While medical help is readily available in western countries (USA: 2.4 doctors per 1000 inhabitants, Germany 3.75, Switzerland 4.0), in developing countries like Rwanda and Senegal there is only one doctor for every ten thousand inhabitants, whereby the number of doctors per capita is likely to be even lower in Sierra Leone and Liberia , for example . Since the people in such areas are on their own with many medical problems anyway, Where There Is No Doctor tries to make the village community itself medically competent helpers. For this purpose, the book largely dispenses with medical terms. Secondly, the book is aimed at the employees of aid organizations in the field of development and disaster relief as well as adventure travelers.

The book covers all aspects of medicine - from cancer to broken bones to annelid worms , from malaria to vaccinations to hygiene and the use of medicines. The manual also explains in which cases external help is necessary, be it from an official health worker or a doctor.

Free availability and extensions

Where There Is No Doctor is available as a book or CD. The publisher, the Hesperian Health Guides Foundation , also opened a website where 26 different language versions of the book can be downloaded. The illustrations are also freely available so that health authorities can design posters and flyers based on Where There Is No Doctor to inform the population about health issues.

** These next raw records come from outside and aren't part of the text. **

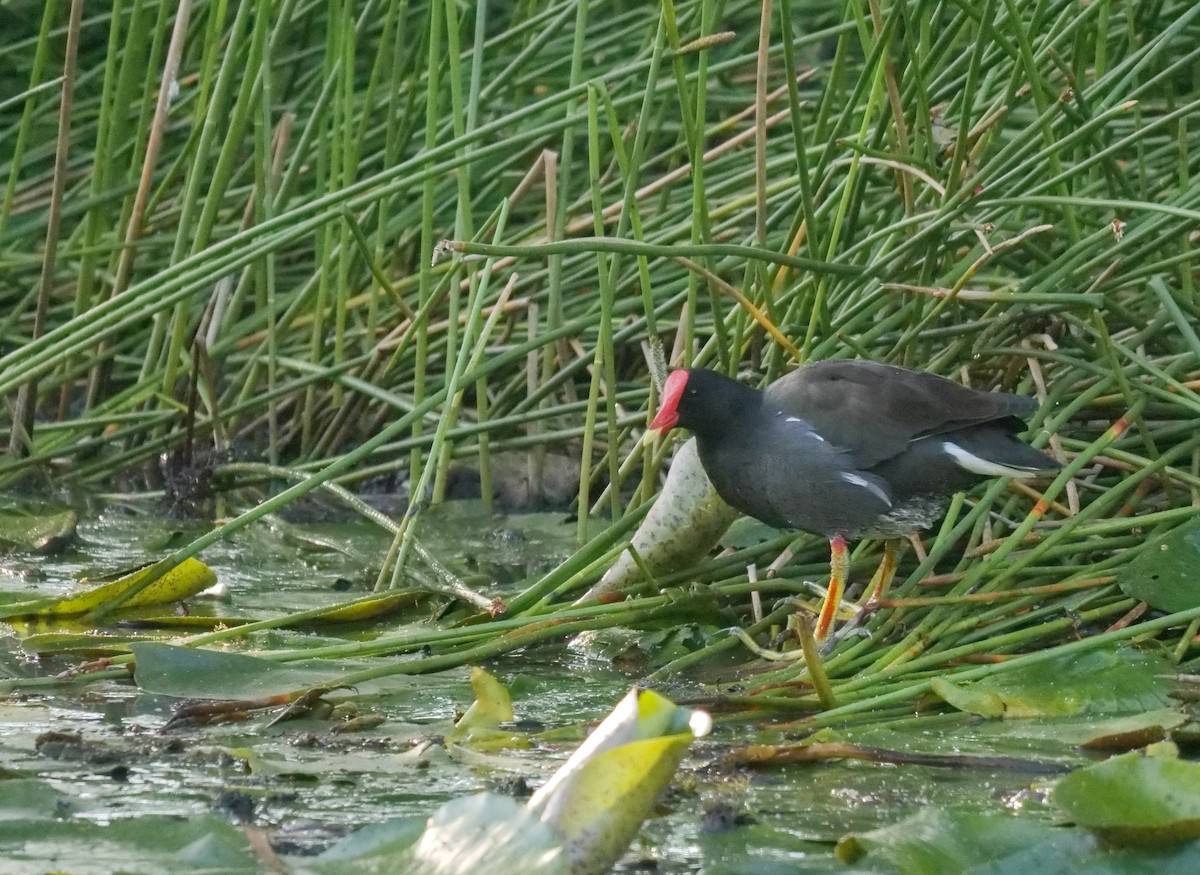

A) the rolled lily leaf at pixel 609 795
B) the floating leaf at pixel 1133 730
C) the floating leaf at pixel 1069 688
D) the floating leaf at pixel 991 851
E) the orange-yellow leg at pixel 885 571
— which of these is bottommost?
the orange-yellow leg at pixel 885 571

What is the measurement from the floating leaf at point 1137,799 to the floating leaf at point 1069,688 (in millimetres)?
547

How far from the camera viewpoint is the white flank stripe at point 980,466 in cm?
260

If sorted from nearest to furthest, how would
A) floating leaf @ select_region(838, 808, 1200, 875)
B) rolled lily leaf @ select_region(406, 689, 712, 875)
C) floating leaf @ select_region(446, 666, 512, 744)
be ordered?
rolled lily leaf @ select_region(406, 689, 712, 875)
floating leaf @ select_region(838, 808, 1200, 875)
floating leaf @ select_region(446, 666, 512, 744)

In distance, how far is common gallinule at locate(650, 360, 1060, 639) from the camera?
2.66m

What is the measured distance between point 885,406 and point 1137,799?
3.93ft

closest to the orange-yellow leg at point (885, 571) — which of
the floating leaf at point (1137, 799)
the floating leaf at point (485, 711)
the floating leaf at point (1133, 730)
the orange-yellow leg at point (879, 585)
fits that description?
the orange-yellow leg at point (879, 585)

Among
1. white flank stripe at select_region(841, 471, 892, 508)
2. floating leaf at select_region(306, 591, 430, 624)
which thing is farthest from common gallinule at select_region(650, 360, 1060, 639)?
floating leaf at select_region(306, 591, 430, 624)

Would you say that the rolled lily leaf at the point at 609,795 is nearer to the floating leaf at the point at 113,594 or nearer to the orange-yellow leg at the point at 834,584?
the orange-yellow leg at the point at 834,584

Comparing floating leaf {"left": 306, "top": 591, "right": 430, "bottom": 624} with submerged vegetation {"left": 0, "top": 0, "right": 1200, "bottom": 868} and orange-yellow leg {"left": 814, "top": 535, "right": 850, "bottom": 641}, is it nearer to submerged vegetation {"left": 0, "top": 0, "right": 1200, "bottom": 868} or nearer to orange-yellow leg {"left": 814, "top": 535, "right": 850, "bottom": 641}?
submerged vegetation {"left": 0, "top": 0, "right": 1200, "bottom": 868}

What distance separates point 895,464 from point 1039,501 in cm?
24

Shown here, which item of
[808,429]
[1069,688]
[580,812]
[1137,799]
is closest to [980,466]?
[808,429]

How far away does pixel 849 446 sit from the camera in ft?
9.01

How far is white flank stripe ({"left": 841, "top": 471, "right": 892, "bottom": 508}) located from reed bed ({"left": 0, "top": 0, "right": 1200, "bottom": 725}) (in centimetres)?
12

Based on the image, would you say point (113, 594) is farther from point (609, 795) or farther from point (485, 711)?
point (609, 795)
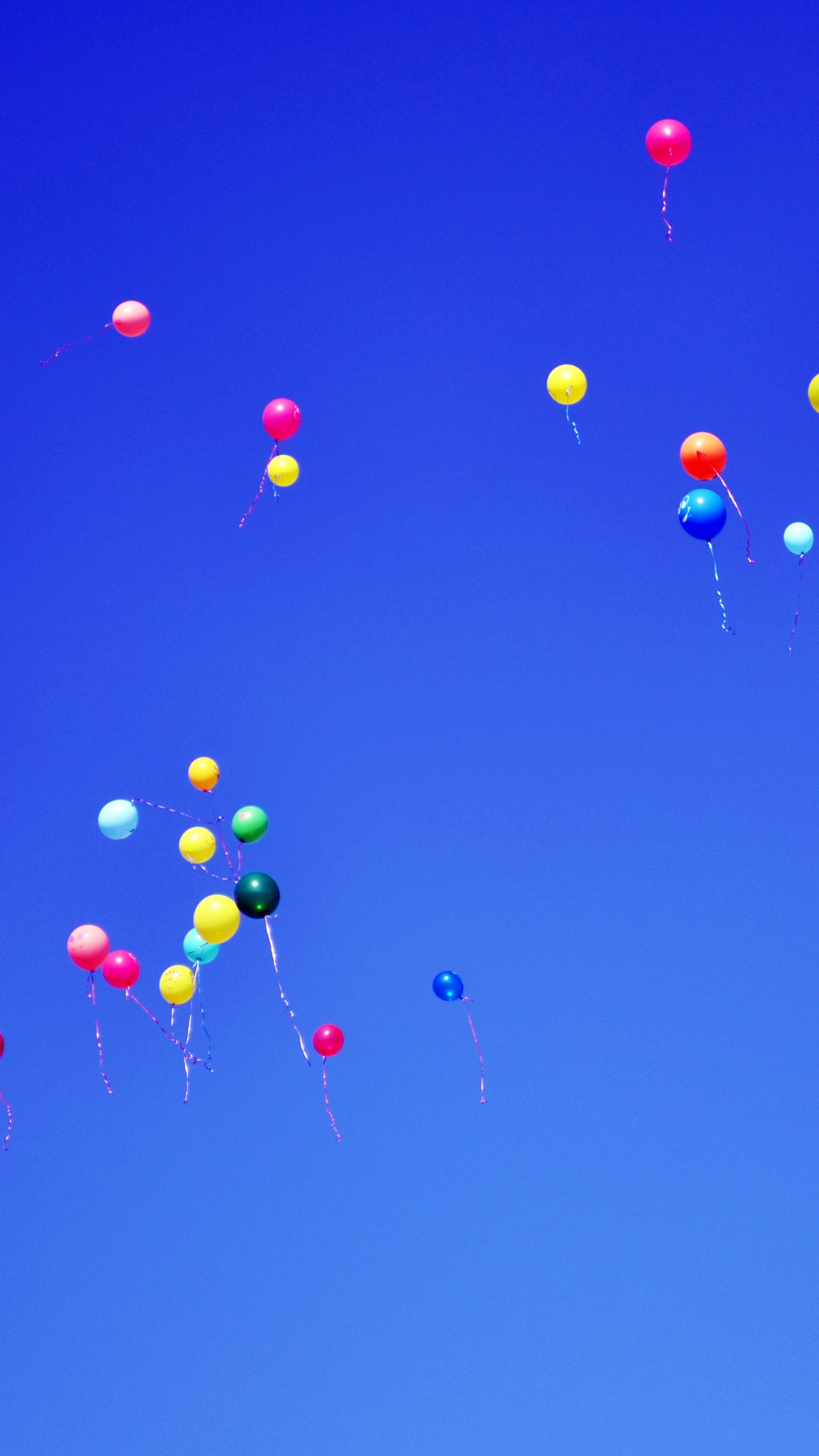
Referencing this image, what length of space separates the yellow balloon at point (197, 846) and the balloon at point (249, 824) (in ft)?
1.27

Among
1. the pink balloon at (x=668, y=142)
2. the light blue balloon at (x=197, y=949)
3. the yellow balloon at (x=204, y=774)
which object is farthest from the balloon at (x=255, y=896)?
the pink balloon at (x=668, y=142)

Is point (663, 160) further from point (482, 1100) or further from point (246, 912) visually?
point (482, 1100)

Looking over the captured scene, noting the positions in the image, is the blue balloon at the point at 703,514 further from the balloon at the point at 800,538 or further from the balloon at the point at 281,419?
the balloon at the point at 281,419

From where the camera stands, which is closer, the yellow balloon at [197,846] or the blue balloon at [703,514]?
the blue balloon at [703,514]

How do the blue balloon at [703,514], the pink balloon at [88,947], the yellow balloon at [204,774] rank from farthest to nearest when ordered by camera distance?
the yellow balloon at [204,774] < the pink balloon at [88,947] < the blue balloon at [703,514]

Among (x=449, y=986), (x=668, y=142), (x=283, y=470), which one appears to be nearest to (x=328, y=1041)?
(x=449, y=986)

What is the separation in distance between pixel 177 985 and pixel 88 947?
684 millimetres

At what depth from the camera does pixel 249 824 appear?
8.80 meters

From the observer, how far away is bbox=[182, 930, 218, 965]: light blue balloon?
29.6 feet

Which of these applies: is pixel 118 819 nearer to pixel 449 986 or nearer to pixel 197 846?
pixel 197 846

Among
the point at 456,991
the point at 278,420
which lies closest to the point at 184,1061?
the point at 456,991

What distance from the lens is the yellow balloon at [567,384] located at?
8977 millimetres

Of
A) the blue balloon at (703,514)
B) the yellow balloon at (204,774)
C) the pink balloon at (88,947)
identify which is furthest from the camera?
the yellow balloon at (204,774)

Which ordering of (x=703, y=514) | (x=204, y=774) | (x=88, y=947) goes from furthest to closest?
1. (x=204, y=774)
2. (x=88, y=947)
3. (x=703, y=514)
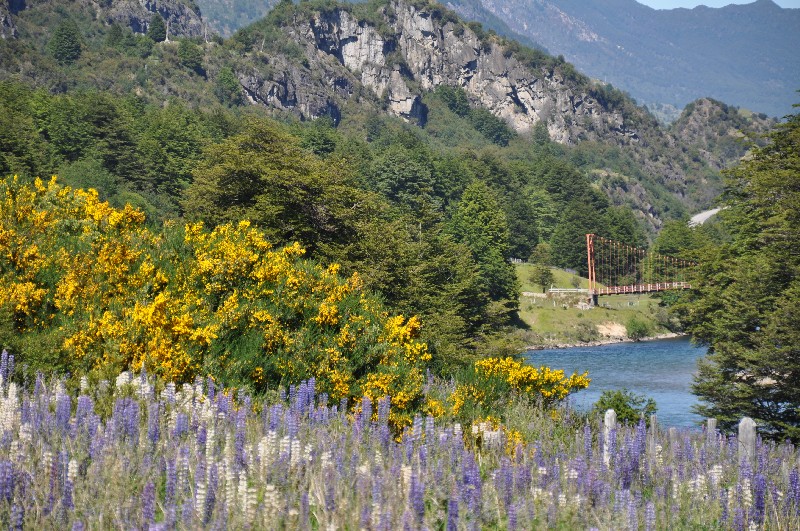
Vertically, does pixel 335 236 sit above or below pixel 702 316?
above

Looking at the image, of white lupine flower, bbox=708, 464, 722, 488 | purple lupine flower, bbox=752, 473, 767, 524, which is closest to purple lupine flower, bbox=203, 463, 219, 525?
purple lupine flower, bbox=752, 473, 767, 524

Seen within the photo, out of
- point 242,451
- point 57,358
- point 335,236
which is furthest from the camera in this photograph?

A full revision is underway to cover newer third world health problems such as AIDS , cancer , drug addiction , family planning and mental health . The same publisher has also published other books for the same purpose as Where There Is No Doctor , for example on helping blind children or gynecology.

expenditure

As described above, there are over 100 different translations of the book, of which more than two dozen can be downloaded from the publisher's website. A complete revision of the book is in progress. Some chapters of this new version can already be viewed.

  • David Werner, Carole Thuman, Jane Maxwell: Where There Is No Doctor: A Village Health Care handbook . 13th, revised version, 2nd edition. 2013, ISBN 978-0-942364-15-6 .
  • David Werner, Christian Jack (Appendix): Where there is no doctor: Medical health manual for help and self-help when traveling . 11th edition. Reise Know-How Verlag, Bielefeld 2008, ISBN 978-3-8317-1019-5 (Original title: Where There Is No Doctor .).